Inside, the beds were in rows, squared away, either a slop jar or spittoon under each one, the steel gray blankets taut with a military tuck. The woodstove was unlighted, the open door congealed with dead ash. The bare walls and floors seemed enameled with cold.
But the man named Arana needed no heat source other than his own.
He lay on top of the sheet, naked except for a towel across his loins, the scarlet tattoos on his skin emblazoned with sweat. His chest was peppered with wounds that had been dressed with squares of gauze and tape and a yellow salve that smelled like an engine lubricant. But that was not where the offensive odor came from. His right thigh was twice the size it should have been, the shiny reddish black color of an eggplant.
The priest who had called the sheriff brought us chairs to sit by the bed. He was a thin, pale man, dressed in a windbreaker, flannel shirt, khaki pants and work boots that were too big for his ankles, his black hair probably scissor-cropped at home. He put his hand on my arm and turned me aside before I sat down. His breath was like a feather that had been dipped in brandy.

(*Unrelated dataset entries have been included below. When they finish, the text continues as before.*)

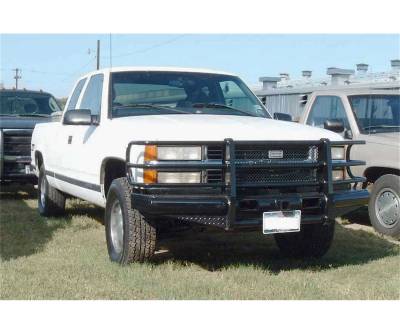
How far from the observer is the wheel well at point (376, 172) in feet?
22.6

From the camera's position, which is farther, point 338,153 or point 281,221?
point 338,153

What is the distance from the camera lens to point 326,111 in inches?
303

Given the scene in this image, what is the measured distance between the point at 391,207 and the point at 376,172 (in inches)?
22.1

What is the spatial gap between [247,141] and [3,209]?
529 centimetres

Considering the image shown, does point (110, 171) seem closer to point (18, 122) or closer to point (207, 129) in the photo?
point (207, 129)

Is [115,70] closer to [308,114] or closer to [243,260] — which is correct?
[243,260]

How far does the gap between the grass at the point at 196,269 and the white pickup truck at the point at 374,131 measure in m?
0.33

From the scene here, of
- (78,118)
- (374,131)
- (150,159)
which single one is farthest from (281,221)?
(374,131)

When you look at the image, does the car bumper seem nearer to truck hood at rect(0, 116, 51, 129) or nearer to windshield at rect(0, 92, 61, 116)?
truck hood at rect(0, 116, 51, 129)

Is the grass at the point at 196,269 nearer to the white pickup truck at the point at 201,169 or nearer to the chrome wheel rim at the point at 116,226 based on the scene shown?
→ the chrome wheel rim at the point at 116,226

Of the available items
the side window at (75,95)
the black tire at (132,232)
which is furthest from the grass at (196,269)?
the side window at (75,95)

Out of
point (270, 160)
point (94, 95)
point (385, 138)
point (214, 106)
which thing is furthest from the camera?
point (385, 138)

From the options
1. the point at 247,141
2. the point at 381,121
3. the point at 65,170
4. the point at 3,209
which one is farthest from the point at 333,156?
the point at 3,209

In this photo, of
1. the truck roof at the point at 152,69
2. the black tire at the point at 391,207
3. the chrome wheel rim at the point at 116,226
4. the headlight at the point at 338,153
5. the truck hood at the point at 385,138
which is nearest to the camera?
the headlight at the point at 338,153
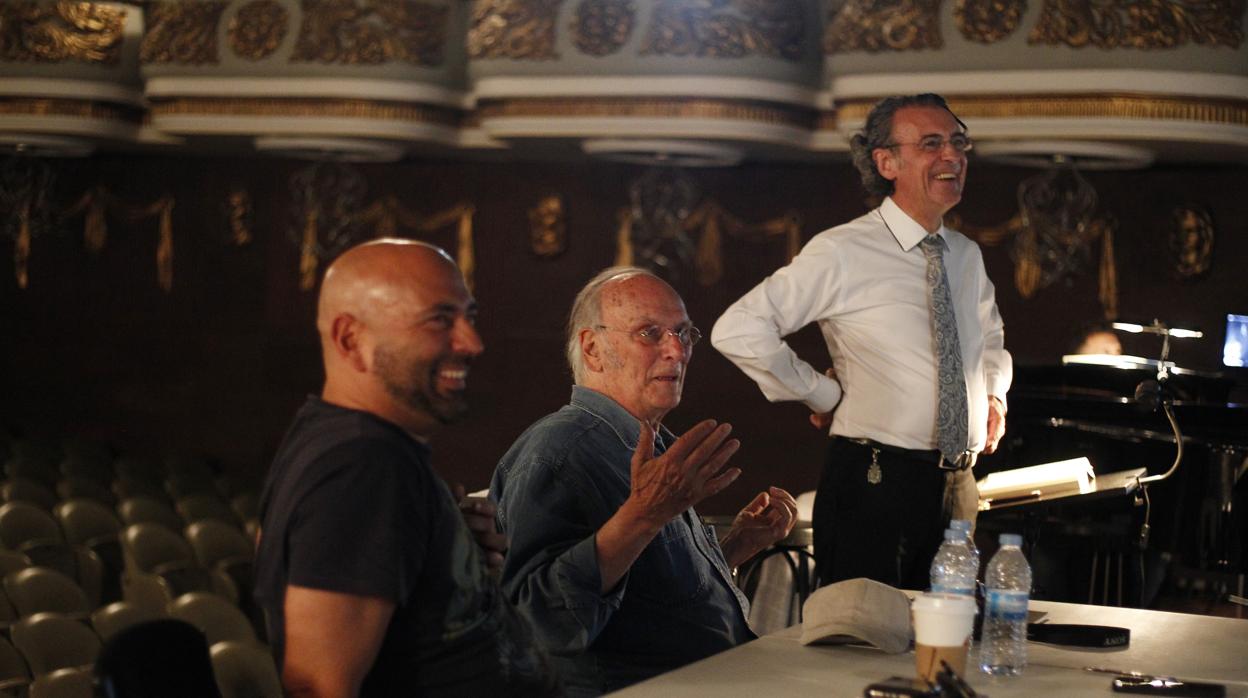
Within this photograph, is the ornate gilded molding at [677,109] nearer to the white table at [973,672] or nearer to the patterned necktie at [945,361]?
the patterned necktie at [945,361]

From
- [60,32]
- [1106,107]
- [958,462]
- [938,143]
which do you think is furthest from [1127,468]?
[60,32]

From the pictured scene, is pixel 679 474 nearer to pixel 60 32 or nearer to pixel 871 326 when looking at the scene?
pixel 871 326

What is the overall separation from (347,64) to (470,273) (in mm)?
2388

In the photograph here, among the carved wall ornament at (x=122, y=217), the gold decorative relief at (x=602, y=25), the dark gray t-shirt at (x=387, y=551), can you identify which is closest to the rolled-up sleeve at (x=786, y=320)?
the dark gray t-shirt at (x=387, y=551)

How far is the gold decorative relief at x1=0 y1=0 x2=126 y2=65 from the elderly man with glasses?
9.01 meters

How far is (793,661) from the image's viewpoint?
290cm

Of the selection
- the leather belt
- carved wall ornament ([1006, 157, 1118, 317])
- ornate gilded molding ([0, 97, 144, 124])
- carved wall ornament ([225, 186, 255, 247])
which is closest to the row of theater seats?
the leather belt

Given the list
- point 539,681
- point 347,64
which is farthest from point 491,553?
point 347,64

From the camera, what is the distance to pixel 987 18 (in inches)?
319

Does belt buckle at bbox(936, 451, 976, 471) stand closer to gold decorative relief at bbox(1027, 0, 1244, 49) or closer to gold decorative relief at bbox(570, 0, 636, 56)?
gold decorative relief at bbox(1027, 0, 1244, 49)

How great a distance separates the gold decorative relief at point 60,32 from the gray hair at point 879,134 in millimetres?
8411

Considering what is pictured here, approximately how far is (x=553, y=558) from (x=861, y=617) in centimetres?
60

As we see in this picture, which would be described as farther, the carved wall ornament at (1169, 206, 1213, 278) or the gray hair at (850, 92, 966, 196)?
the carved wall ornament at (1169, 206, 1213, 278)

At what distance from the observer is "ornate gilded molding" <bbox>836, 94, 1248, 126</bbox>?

"Arana has absolution but no rest. He believes he served evil people who are going to hurt you," he said. "But I'm not sure of anything he says now."
"What's he told you?"
"Many things. Few of them good."
"Father, I'm not asking you to violate the seal of the confessional."
"He's made himself insane with injections. He talks of his fears for young people. It's very confusing."
I waited. There was a pained glimmer in the priest's eyes. "Sir?" I said.
"The man some think killed children up at the mines is his relative," the priest said. "Or maybe he was talking about what he calls the bugarron. I don't know."
Helen and I sat down next to the bed. Helen took a tape recorder out of her purse and clicked it on. The man who was named Arana let his eyes wander onto my face.
"You know me, partner?" I said.
He tilted his chin so he could see me better, breathed hard through his nostrils. Then he spoke in a language I didn't recognize.
"It's an Indian dialect," the priest said. "No one speaks it here, except his relative, the crazy one who lives inside the mines."
"Who sent you to New Iberia, Arana?" I said.
But my best attempts at reaching inside his delirium seemed to be of no avail. I tried for a half hour, then felt my own attention start to wander. The priest left and came back. Helen yawned and straightened her back. "Sorry," she said. She took one cartridge out of the recorder and put in another.
Then, as though Arana had seen me for the first time, his hand cupped around my wrist and squeezed it like a vise.
"The bugarron ride a saddle with flowers cut in it. I seen him at the ranch. You messing everything up for them. They gonna kill you, man," he said.
"Who's this guy?"
"He ain't got no name. He got a red horse and a silver saddle. He like Indian boys."
Inadvertently, his hand drew mine against his gangrenous thigh. I saw the pain jump in his face, then anger replace the recognition that had been in his eyes.
"What's this man look like?" I said.
But I had become someone else now, perhaps an old enemy who had come aborning with the carrion birds.
Helen and I walked outside with the priest. The sunlight was cold inside the canyon. Heriberto waited for us in the Cherokee.
"I have no authority here, Father. But I'm worried about the fate of the man from the mines, the one inside the police station," I said.
"Why?"
"Heriberto says the rurales are serious men."
"Heriberto is corrupt. He takes money from drug smugglers. The rurales are Indians. It's against their way to deliberately injure an insane person."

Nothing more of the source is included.